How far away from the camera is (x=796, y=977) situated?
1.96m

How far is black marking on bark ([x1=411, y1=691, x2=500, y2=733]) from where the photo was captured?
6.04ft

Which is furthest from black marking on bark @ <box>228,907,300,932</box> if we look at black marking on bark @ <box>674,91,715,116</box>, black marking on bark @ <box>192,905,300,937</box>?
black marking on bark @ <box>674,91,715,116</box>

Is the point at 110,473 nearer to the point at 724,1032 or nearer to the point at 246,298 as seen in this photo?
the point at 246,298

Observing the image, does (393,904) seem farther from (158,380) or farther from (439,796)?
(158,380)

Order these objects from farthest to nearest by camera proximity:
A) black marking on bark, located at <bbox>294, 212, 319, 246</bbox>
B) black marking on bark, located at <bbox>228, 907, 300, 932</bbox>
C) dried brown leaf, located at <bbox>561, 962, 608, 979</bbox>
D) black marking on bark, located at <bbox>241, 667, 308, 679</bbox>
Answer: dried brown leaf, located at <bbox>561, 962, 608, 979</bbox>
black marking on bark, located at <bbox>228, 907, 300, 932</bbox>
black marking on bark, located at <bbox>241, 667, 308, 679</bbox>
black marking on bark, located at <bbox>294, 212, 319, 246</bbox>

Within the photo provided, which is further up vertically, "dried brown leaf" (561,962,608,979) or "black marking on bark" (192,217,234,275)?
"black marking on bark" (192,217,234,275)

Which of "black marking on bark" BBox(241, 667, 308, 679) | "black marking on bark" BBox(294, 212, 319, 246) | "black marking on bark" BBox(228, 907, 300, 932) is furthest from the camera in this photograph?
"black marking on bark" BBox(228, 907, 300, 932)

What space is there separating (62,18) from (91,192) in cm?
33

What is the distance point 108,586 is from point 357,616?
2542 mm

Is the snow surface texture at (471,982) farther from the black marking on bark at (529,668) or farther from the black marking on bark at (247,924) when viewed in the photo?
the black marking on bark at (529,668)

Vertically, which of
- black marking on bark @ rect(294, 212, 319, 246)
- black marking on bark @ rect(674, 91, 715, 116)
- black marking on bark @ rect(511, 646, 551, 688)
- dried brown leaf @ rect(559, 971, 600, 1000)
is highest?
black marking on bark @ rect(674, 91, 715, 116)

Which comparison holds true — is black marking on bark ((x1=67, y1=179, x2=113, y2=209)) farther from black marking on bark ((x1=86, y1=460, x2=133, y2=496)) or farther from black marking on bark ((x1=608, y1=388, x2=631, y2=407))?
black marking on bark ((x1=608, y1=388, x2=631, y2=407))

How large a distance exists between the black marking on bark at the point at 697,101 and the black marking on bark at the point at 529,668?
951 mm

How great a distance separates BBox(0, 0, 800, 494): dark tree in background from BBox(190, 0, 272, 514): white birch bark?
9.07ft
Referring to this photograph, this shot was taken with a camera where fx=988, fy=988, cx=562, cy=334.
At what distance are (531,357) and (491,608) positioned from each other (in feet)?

☆ ☆ ☆ ☆

WHAT IS REQUIRED: Reproduce verbatim the records starting at the line that contains "Is the snow" and ending at the last line of the records, with both ends included.

ANSWER TO THE TASK:
Is the snow surface texture at (471,982) farther from the black marking on bark at (529,668) or farther from the black marking on bark at (247,924) when viewed in the photo?
the black marking on bark at (529,668)

Vertically, which of
- black marking on bark @ rect(294, 212, 319, 246)
- black marking on bark @ rect(674, 91, 715, 116)
- black marking on bark @ rect(511, 646, 551, 688)
- dried brown leaf @ rect(559, 971, 600, 1000)
is highest?
black marking on bark @ rect(674, 91, 715, 116)

Which comparison holds true — is black marking on bark ((x1=67, y1=179, x2=113, y2=209)) farther from black marking on bark ((x1=86, y1=460, x2=133, y2=496)) or farther from black marking on bark ((x1=608, y1=388, x2=631, y2=407))?
black marking on bark ((x1=608, y1=388, x2=631, y2=407))

How large a distance exists between the black marking on bark at the point at 697,101 and the black marking on bark at the point at 529,668?
951 mm

How great a distance separates BBox(0, 0, 800, 494): dark tree in background from BBox(190, 0, 272, 514): white birch bark?
9.07ft
Referring to this photograph, this shot was taken with a camera where fx=988, fy=988, cx=562, cy=334.
At what distance are (531,357) and (491,608) positioned from each other (in feet)?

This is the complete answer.